With spring break giving students a week off from classes, they’ll scatter to locations all over the world to enjoy their time off; however, for many students, the week away from regular responsibilities is not necessarily a break.
In support of the Institute’s motto of “progress and service,” several organizations and departments coordinate spring break trips that enable students to lend their time off to those in need. This year, students will represent Tech in locations across the western hemisphere, performing activities such as testing water quality, constructing houses, and building relationships with residents in remote communities.
Here are some of the initiatives Yellow Jackets are undertaking during the next several days:
Alternative Spring Breaks | Concord, N.C.; Jacksonville Beach, Fla.; Biloxi, Miss.; Tom’s River, N.J.
This group’s activities will include building and repairing homes, volunteering at food banks and homeless shelters, and assisting at soup kitchens and with Hurricane Sandy disaster relief efforts. Follow two of the students on Twitter.
Baptist Collegiate Ministries | Bowling Green, Ky.; Nashville, Tenn.
Students will serve at places such as a therapeutic horse riding facility, the Nashville Rescue Mission, and a coffee house for men in alcohol and drug recovery programs. This trip has the added element of emphasizing the growth of friendships between American and international participants.
Baptist Collegiate Ministries | Carnesville, Ga.; Rogersville, Tenn.
A separate group of BCM students will provide construction help for families and churches struggling financially.
Campus Christian Fellowship | Northern Mexico
Students will help build a house with the organization Casas por Cristo, which has built thousands of houses in Mexico.
Academic and extracurricular efforts will complement each other in this endeavor.

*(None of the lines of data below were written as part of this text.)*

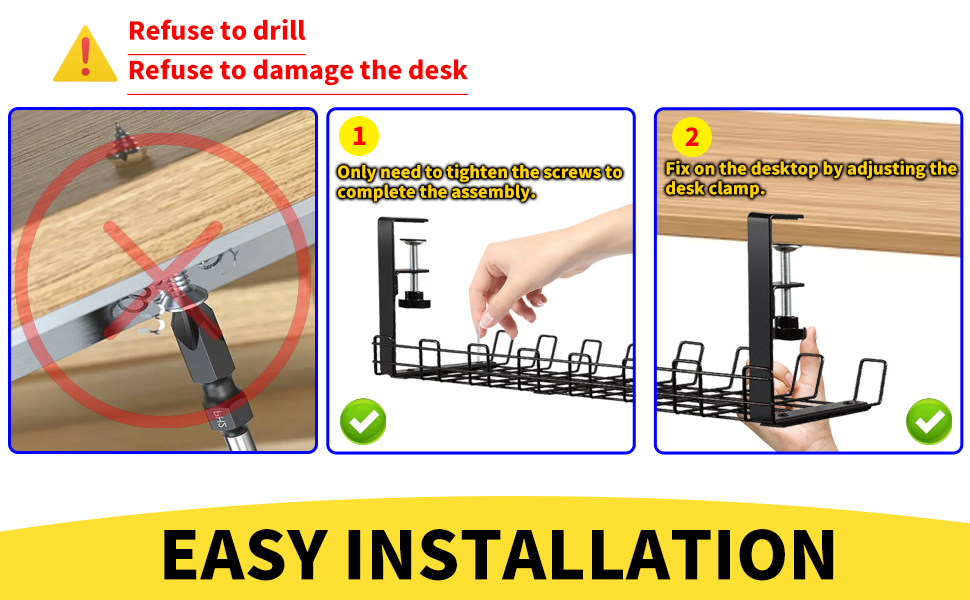 Refuse to drill
Refuse to damage the desk

1
Only need to tighten the screws to complete the assembly.

2
Fix on the desktop by adjusting the desk clamp.

EASY INSTALLATION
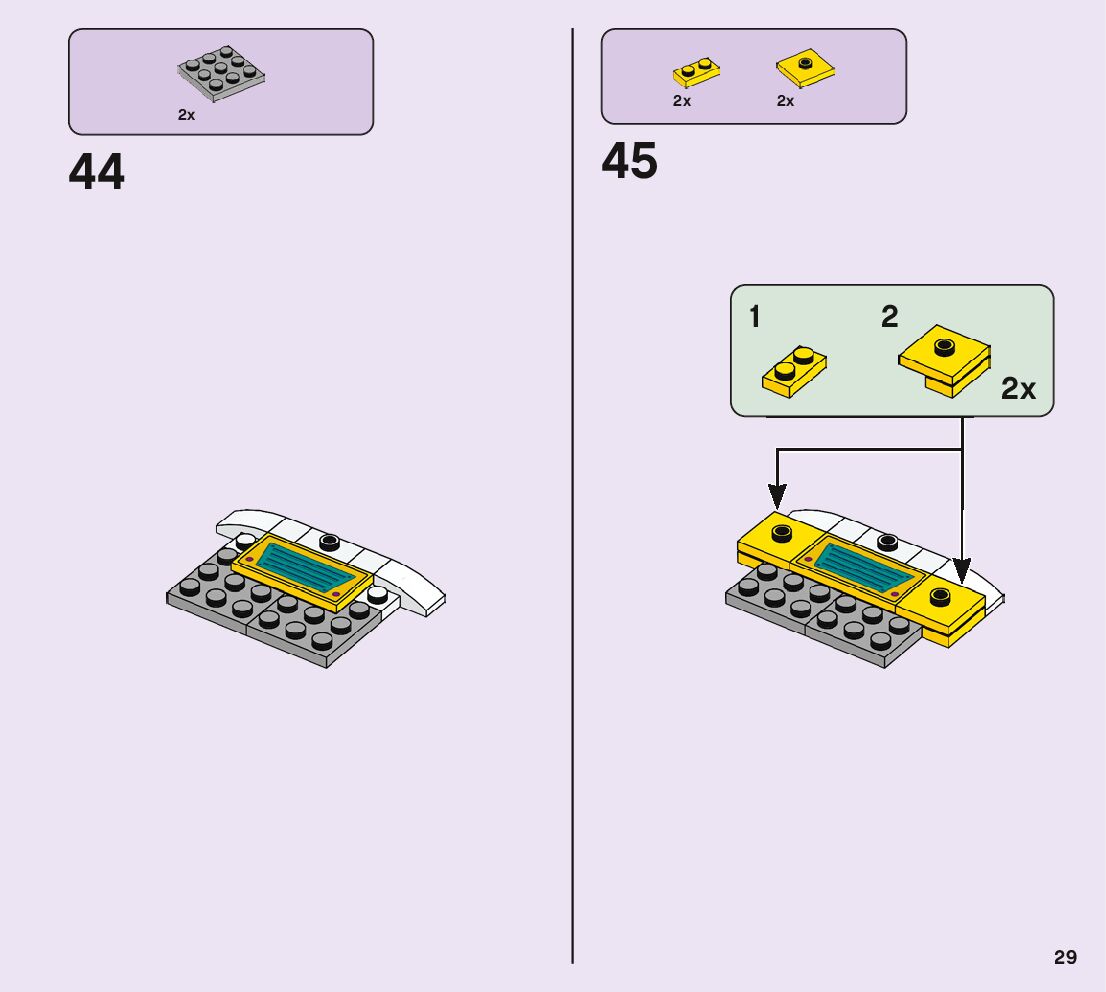 2x

44

2x 2x

45

1 2

2x

29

Students enrolled in CEE4803, Environmental Technology in the Developing World, choose areas of focus for applying environmental technology to solve issues in underdeveloped regions worldwide. This year, the group will focus on water modeling of chlorine in a water distribution system, improving an aquaponics system, and measuring air and water quality. In the same community, students from the Catholic Center will partner with Amigos for Christ to drill a well and dig waterlines to help get clean water to homes, all while building relationships with residents. Follow the CEE class on Facebook or Twitter.
Engineers Without Borders at Georgia Tech | Black Mesa, Navajo Nation, Ariz.
The Tech Engineers Without Borders chapter will work with the nonprofit Forgotten People to help people of the Navajo Nation. Water in the immediate area is contaminated from past nuclear testing, so clean water is trucked in monthly. Students will collect data, conduct a health assessment, and work with the community on ways to maximize water use. The long-term goal is to increase access to clean water for the region, with this trip setting a baseline for designs.
Trailblazers | Assateague Island National Seashore, Md.; New River Gorge National River, W.V.; Biscayne National Park, Fla.
The activities of this group will involve rebuilding damaged areas from Hurricane Sandy in Maryland; trail and park maintenance in West Virginia; and beach cleanup for sea turtles in Florida.
Wesley Foundation | Eleuthera, Bahamas
Wesley Foundation members will travel with peers from the University of West Georgia to build homes in impoverished communities. They’ll work with Bahamas Methodist Habitat in this area that faced devastation from Hurricane Sandy and dramatic economic downturns in its two largest industries: tourism and international banking.